Anna Zamecka’s documentary is a story about growing up, depicted as the process of abandoning one’s illusions. This painful, beautiful film is one of the most frequently awarded documentaries of the past few years, including Best Documentary at the European Film Awards 2017.
On the day of Nikodem’s Holy Communion, Ola dresses her autistic brother to make him look smart for the church ceremony. A moment later, she dresses herself, devoting a lot of time to fastening her zip. She is not helped by anyone.
Ola is 14 years old. She is the head of the family. Her father is not good in handling reality. He does not know how to take care of the family, does not see their many everyday shortcomings. He likes to have a couple of beers and watch television. Nikodem, Ola's 13-year-old autistic brother, lives in his own world. He believes himself to be a wild animal. Their mother lives separately with another man and has a baby with him. Ola believes that her mother will soon come back home. Nikodem is to receive the Sacrament a few years late. For Ola, the celebration is a chance to unite her parents again.

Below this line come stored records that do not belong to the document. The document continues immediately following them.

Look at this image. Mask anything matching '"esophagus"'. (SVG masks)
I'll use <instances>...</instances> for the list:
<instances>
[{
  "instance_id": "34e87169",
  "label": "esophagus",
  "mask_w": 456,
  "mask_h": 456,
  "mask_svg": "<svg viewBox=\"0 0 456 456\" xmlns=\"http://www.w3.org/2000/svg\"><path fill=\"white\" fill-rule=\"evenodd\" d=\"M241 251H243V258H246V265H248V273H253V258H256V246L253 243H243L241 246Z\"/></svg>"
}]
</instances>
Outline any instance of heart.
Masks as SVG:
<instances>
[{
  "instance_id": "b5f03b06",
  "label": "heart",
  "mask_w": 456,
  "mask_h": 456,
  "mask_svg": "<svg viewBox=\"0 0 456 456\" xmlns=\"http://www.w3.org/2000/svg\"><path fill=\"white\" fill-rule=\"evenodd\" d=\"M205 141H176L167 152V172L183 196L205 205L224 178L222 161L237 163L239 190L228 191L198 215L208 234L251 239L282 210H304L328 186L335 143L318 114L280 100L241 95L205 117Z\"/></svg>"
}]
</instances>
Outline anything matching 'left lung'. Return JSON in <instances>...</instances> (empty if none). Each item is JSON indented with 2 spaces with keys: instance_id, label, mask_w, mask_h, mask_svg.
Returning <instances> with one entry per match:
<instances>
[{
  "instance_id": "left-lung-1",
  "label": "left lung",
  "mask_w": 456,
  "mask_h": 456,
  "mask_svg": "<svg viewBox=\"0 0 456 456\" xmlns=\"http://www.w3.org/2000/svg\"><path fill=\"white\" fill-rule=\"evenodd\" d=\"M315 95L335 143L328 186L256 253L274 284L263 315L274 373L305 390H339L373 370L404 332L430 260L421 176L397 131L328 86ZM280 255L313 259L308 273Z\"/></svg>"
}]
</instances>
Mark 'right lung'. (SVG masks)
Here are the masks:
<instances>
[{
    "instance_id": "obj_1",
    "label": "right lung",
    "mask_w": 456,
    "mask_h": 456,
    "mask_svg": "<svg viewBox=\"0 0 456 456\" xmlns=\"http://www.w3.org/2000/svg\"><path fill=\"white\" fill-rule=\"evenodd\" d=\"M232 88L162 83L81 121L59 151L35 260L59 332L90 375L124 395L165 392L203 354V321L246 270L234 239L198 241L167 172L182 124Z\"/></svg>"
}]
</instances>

Anna Zamecka’s debut documentary is a sensation at international festivals, winning in Locarno, Amsterdam, and Lipsk. Next to Zofia Kowalewska's Więzi, another intimate family portrait, Communion is the most awarded Polish documentary of the past few years. Its success is not a surprise as Zamecka's film is touching, beautiful, and very mature. When describing the girl who is forced to grow up too quickly, the debuting director avoids false tones, turgid figures, and big words. She seduces with the sweet and sour ambiance and the ability to talk about people without judging their morality.
During Communion, fans of Polish documentaries will immediately be reminded of Agnieszka Zwiefka’s Królowa Ciszy about a deaf-mute Romani girl and Lilia Duda's Hercules about a handicapped boy taking care of his dysfunctional parents. The aforementioned directors also tried to paint portraits of great little heroes who walk through life with their head held high. In both latter films, one can hear accusations against the world – against the inefficient state which is not able to guarantee children good care, the society which pushes entire social groups to its margins, and the transformation which was not equally fruitful for everyone.
One cannot find any accusations in Zamecka’s film. It is not a story of Ola’s fight with the evil world. She is the world – her emotions, regrets, desire for innocence and rest; her painful longing for her mother, love, and a return to the role of a child. Zamecka does not accuse anyone – neither the social services which are not able to solve the girl’s problems, nor Ola’s parents. The director sees the clumsiness of the father but also shows his true love for his children. Nor does she accuse the mother, who left her family for another man. The director explained in an interview with Piotr Czerkawski for Dziennik:
It is comfortable for us to believe that women enter the role of mother naturally, guided by natural instincts, whereas maternal love is unconditional. In Communion I tried to show that in spite of appearances it is not that easy.
Zamecka’s film is not about guilt and sin. It is a touching and at the same time funny story about the desire for closeness. The young director flawlessly balances between drama and comedy, juxtaposing the touching moments with humorous ones. A good example of this practice is when the teenager negotiates with her curfew with her father or when the handicapped Nikodem states that ‘overeating is not a sin for me. It is a virtue’ and argues that the three Christian virtues are faith, hope, and overeating.
However, the humorous counterparts do not change the overwhelming message of the film, which states that growing up is a road full of disappointments and to reach it, one has to abandon childish dreams and naïve images of oneself and those closest to us.
Anna Zamecka’s documentary is a mature work by a mature artist. Her film is touching but avoids too much sentimentality. It sometimes make us laugh but never loses its dramatic ambiance. Communion is a touching, beautiful and intelligent film – exactly like its young protagonist.
- Communion, written and directed by: Anna Zamecka. Cinematography: Małgorzata Szyłak. Produced by: Aurora Films. The film is also available on HBO. Premiere: 25 November 2016.